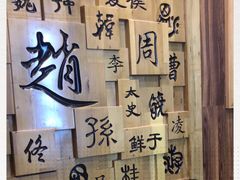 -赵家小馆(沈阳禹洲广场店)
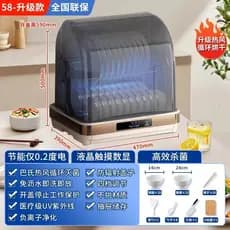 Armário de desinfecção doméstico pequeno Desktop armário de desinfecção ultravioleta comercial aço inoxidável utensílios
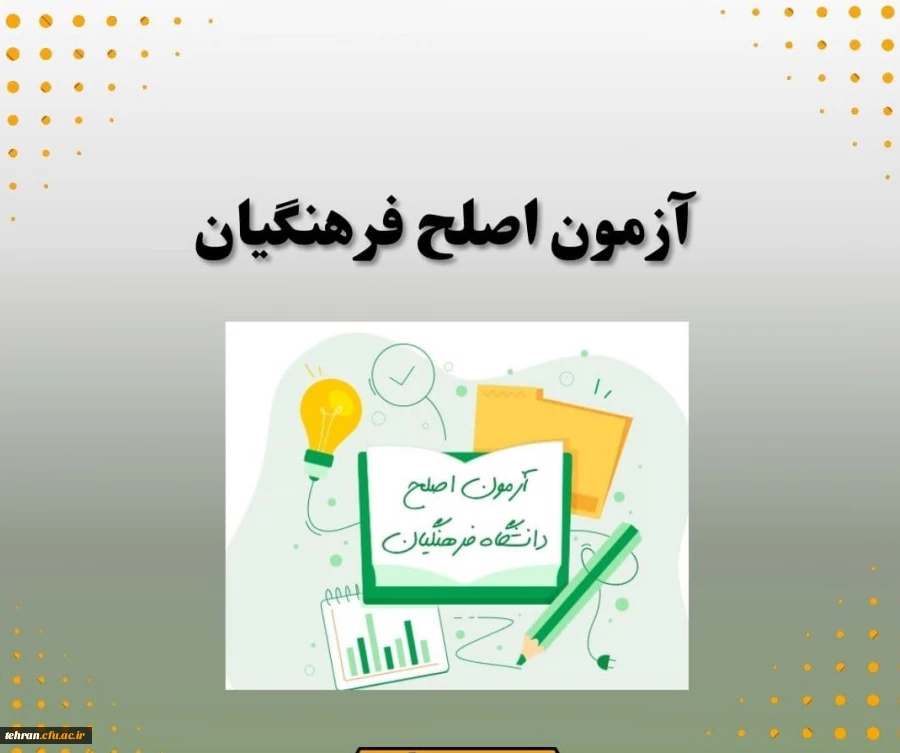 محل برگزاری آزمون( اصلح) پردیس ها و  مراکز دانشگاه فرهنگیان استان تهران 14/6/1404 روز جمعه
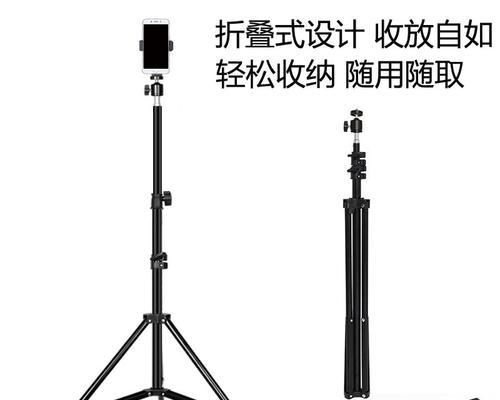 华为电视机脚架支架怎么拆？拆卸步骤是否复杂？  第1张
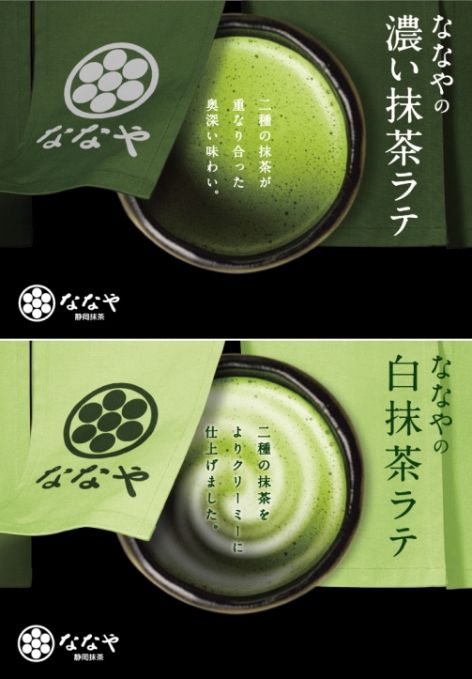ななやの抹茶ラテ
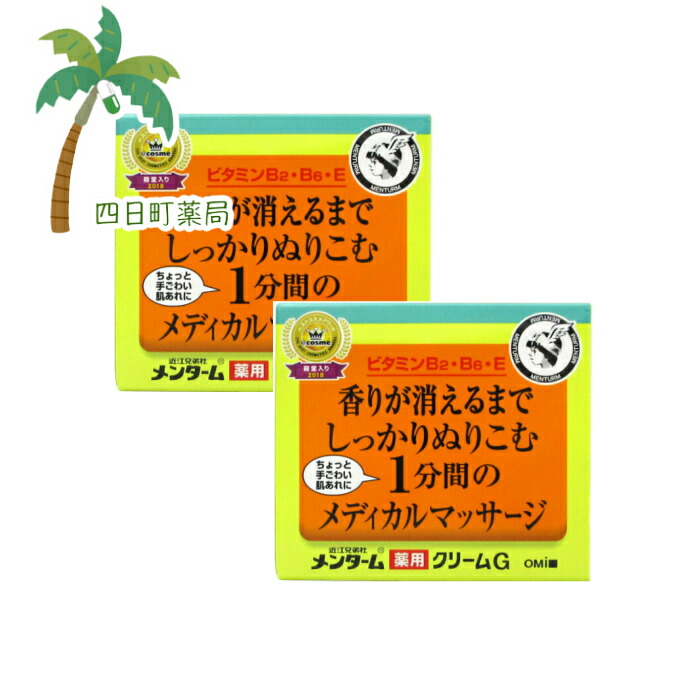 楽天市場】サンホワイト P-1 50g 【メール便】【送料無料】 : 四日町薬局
• • • •
• **Request**: Present these rows as a Markdown table with the columns "Row" and "Caption," omitting the pictures and any blank lines.

• **Answer section**:
| Row | Caption |
|---|---|
| 1 |  -赵家小馆(沈阳禹洲广场店) |
| 2 |  Armário de desinfecção doméstico pequeno Desktop armário de desinfecção ultravioleta comercial aço inoxidável utensílios |
| 3 |  محل برگزاری آزمون( اصلح) پردیس ها و  مراکز دانشگاه فرهنگیان استان تهران 14/6/1404 روز جمعه |
| 4 |  华为电视机脚架支架怎么拆？拆卸步骤是否复杂？  第1张 |
| 5 | ななやの抹茶ラテ |
| 6 |  楽天市場】サンホワイト P-1 50g 【メール便】【送料無料】 : 四日町薬局 |